Wolfgang Tillmans’s exhibition at the Tate Modern is definitively not a retrospective. Though photographs such as paper drop Prinzessinnenstrasse and Anders pulling splinter from his foot have become familiar, his practiced method of displaying prints as whole-room installations invites infinite new perspectives and interpretations, and address a new range of political and social concerns. Meditations on shifting cultural attitudes, distrust of the media, conflict, climate change, utopianism, and activism, are presented alongside personal motifs reflecting on youth and aging, the public and the private, sexuality, and vulnerability.
By placing his images in constantly mutable environments, their meaning irreducible and unsettled, Tillmans explores the element of indeterminancy within photography that seems alien to its nature; he rejects the assumption that meaning is inherently embedded within the photograph, instead suggesting that photographs take on new meaning as they are re-contextualised and re-considered in relation to other images.
Hundreds of photographs of every size, framed and unframed, grouped and alone, bent, curved, and crumpled, held in place with tape, glue, pins, and clips, draw attention to the materiality of the photographic image as an object, and the artificial environment of the exhibition space. The arrangement echoes a world crowded with stimuli; photographs peer down at you from the ceiling, or look up at you from below, clusters of 6x4 prints lure you into corners, and huge abstractions are hung in narrow rooms to soak you in their delicate forms. New technologies offer a depth of detail that is at once compelling and excessive. Repeated images ruminate upon the photograph as an indefinitely re-producible image, where each print has equal value to that of the original. There is no material heirachy, a high quality hand-print is presented on the same plane as an inkjet print, and these are interspersed with iphone screenshots and articles ripped from newspapers in a deliberately fragmented and often provocative display of juxtapositions.
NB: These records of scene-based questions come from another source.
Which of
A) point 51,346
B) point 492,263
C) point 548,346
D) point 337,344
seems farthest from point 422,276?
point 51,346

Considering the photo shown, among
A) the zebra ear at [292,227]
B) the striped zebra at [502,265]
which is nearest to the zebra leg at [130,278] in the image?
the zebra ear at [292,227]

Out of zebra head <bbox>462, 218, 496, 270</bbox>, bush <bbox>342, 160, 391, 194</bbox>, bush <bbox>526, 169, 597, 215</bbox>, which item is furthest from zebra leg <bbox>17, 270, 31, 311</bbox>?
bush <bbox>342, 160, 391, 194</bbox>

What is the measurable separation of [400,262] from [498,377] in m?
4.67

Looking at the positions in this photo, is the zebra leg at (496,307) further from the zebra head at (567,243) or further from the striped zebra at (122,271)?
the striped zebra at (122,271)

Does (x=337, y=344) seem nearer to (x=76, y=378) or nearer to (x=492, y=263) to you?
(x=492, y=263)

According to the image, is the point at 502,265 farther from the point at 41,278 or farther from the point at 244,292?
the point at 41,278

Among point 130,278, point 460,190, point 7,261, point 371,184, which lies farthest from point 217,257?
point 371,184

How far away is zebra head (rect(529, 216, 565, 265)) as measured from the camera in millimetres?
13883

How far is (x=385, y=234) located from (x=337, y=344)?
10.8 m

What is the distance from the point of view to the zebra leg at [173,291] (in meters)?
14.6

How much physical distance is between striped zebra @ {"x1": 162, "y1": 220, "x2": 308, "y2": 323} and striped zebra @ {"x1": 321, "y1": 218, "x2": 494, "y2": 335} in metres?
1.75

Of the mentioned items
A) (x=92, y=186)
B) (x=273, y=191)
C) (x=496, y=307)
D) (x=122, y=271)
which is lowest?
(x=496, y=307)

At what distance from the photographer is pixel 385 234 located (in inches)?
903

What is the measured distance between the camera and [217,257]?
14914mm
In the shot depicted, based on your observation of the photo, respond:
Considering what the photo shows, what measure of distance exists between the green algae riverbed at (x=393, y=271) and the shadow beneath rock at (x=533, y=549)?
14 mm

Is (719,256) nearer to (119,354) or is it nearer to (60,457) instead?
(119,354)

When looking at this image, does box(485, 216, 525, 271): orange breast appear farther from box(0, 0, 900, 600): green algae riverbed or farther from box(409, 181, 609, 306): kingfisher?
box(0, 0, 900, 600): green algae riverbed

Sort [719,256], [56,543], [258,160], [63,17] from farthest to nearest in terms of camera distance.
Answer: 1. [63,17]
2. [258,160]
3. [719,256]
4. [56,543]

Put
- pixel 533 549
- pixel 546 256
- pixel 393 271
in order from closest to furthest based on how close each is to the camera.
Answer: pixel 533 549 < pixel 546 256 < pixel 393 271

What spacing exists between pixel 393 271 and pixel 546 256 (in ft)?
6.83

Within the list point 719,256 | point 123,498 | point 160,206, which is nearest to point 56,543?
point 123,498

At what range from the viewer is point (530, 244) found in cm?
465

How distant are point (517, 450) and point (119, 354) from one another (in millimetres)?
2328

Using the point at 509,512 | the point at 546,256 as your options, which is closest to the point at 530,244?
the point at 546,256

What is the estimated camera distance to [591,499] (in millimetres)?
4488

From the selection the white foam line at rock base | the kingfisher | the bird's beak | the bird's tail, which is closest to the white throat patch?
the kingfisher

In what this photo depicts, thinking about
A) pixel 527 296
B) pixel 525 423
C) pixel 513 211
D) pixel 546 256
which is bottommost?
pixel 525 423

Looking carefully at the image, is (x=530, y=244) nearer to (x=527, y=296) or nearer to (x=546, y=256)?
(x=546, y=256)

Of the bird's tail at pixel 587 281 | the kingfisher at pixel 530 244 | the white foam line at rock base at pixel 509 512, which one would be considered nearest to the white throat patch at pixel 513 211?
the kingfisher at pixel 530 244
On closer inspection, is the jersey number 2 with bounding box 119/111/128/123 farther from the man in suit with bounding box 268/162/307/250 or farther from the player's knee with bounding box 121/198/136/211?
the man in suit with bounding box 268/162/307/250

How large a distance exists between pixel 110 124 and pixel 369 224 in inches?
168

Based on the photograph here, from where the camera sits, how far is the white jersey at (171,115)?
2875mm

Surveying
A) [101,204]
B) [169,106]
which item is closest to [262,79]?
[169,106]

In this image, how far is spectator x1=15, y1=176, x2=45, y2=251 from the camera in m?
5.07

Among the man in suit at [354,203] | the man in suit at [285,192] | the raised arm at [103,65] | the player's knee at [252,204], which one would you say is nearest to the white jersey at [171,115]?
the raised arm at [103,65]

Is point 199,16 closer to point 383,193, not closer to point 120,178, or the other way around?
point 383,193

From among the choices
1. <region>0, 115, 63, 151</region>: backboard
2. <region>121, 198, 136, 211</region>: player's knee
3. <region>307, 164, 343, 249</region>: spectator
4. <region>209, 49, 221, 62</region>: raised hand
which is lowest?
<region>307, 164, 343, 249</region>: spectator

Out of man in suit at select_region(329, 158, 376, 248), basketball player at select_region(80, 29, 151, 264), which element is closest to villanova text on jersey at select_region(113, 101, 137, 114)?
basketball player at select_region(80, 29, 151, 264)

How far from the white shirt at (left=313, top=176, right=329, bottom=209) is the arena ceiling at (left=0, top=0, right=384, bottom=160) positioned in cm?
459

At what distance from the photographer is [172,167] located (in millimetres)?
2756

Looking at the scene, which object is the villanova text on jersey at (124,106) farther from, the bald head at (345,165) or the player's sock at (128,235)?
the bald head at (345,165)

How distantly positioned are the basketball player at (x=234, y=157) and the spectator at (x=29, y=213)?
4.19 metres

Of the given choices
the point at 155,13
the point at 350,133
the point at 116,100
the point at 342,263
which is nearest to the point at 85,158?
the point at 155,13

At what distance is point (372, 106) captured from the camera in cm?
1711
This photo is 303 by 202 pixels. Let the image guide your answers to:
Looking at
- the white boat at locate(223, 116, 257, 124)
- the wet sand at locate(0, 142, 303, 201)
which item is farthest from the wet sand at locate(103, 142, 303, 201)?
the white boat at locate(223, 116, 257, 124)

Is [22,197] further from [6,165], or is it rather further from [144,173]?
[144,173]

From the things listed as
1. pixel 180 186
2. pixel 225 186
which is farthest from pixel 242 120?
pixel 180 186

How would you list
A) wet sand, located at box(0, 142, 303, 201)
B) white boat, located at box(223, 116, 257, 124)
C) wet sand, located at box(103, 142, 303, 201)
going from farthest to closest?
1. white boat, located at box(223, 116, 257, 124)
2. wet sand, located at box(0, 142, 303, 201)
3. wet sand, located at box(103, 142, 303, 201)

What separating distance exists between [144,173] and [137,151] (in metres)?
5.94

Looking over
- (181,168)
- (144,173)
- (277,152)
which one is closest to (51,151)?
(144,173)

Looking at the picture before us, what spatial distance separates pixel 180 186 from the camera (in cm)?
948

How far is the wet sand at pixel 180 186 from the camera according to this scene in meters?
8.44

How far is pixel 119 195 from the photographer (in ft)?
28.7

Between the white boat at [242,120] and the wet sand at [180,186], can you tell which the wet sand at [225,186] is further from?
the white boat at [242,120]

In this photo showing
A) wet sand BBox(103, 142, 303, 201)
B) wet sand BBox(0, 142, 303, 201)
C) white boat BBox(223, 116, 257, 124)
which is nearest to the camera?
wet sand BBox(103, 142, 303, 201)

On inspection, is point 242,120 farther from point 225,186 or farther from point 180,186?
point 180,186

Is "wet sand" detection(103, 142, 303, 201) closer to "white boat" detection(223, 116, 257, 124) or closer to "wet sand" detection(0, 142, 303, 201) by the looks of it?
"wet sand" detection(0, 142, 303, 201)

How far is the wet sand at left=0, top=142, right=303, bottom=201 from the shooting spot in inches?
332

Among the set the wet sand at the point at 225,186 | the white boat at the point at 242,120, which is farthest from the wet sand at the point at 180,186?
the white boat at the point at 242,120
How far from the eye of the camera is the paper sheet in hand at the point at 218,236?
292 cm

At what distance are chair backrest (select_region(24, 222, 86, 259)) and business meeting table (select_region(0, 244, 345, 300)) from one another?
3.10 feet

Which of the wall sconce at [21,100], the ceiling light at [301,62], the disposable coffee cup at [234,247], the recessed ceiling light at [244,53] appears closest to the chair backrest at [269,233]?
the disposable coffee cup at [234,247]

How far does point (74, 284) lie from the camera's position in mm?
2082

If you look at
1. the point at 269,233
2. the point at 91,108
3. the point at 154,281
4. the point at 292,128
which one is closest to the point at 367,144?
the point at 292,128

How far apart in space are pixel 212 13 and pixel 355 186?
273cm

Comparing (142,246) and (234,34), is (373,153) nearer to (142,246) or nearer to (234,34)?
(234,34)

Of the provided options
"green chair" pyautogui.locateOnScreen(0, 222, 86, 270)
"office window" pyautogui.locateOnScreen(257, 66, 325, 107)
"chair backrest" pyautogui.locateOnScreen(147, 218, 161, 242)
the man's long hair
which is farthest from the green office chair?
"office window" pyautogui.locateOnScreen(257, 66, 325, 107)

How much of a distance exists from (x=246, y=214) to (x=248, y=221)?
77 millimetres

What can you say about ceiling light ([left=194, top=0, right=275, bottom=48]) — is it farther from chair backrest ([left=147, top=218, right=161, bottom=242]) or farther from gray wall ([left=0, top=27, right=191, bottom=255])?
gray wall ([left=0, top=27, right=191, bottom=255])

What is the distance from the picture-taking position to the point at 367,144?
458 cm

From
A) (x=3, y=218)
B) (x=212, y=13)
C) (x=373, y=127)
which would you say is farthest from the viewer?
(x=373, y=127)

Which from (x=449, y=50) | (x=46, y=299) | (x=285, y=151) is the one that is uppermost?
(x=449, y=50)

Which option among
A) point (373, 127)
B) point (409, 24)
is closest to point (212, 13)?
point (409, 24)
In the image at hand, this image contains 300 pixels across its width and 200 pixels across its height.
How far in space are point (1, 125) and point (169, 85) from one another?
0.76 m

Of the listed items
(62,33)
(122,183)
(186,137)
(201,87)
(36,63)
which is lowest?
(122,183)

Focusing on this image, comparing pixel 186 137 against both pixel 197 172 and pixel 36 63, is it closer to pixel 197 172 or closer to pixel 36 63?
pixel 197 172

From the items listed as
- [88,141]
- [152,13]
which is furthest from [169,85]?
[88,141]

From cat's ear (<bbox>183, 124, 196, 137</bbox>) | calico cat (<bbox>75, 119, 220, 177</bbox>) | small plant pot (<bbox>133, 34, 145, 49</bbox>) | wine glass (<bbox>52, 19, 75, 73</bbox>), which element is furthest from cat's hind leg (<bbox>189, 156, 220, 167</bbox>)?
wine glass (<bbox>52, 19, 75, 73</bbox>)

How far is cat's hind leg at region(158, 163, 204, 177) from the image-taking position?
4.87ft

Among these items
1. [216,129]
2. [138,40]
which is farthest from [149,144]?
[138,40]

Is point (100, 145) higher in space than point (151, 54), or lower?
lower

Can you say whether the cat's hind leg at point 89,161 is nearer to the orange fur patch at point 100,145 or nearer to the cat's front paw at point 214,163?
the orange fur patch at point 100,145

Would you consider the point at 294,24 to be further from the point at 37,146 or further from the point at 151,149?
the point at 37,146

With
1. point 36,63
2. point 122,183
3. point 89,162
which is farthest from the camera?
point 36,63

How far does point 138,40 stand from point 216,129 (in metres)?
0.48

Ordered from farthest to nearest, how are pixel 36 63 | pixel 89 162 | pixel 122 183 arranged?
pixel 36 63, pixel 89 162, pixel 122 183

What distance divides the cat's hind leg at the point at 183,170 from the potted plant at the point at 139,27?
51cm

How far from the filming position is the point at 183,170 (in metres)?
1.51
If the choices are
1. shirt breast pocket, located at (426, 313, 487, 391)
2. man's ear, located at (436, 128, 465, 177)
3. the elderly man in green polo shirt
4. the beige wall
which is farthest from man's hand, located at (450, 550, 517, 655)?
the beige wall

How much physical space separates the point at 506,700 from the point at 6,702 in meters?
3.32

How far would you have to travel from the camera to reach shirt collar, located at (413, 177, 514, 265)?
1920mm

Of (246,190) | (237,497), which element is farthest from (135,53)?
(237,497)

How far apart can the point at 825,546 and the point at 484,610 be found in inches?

Cameraless images such as Greifbar and Blushes #136, evoke something ethereal and otherworldly, delicate and transient, ink falling into water, or threads of blood pulsating below the surface of the skin. The formation of these pieces rely upon the erratic nature of light itself, combined with the physical gestures of the artist, the results cannot be re-produced and yet elements of chance distance them from the process of painting, asserting the images as inherently photograpic. The cameraless images within the exhibition also work to dissipate the idea of Tillmans as the eyes through which the viewer sees, and distancing the exhibition from autobiographical interpretation.
Tillmans’s rejection of a hierachy is also seen in his range of subject matter, portraits of Morrissey, Frank Ocean, Oscar Niemeyer and Patti Smith, sit alongside friends, lovers, and anonymous street figures. The mundane is approached with deliberate formality, a discarded plastic bag is photographed with the same reverence as a blossoming apple tree. The camera is considered a tool by which to nurture sensitive perception, drawing attention to the banal, and encouraging moments of clarity within the frenetic flood of imagery that is contemporary culture.
Publications, sculptural pieces, and videos are also on display; in the South Tank, Tillmans experiments with light and sound, offering immersive environments with a range of artistic collaborators.
Book for Architects in the Tanks Studio, presents over 450 images detailing Tillmans’s longstanding facination with architecture. The photographs are displayed via projection with changing perspectives and vantage points that aim to present a dislocated multi-layered vision of contemporary built environments and the modifications inhabitants have made to suit their evolving needs. The project is simultaneously figurative and abstract, extracting visual forms from the social fabric without presenting a city stereotype.
Though his practice has continued to expand, the overarching ambition of Wolfgang Tillmans’s work remains unchanged, exploring the boundaries of the photographic medium in order to discover new ways to represent and express the inexhaustible complexity of his subject, which is indeed, life itself.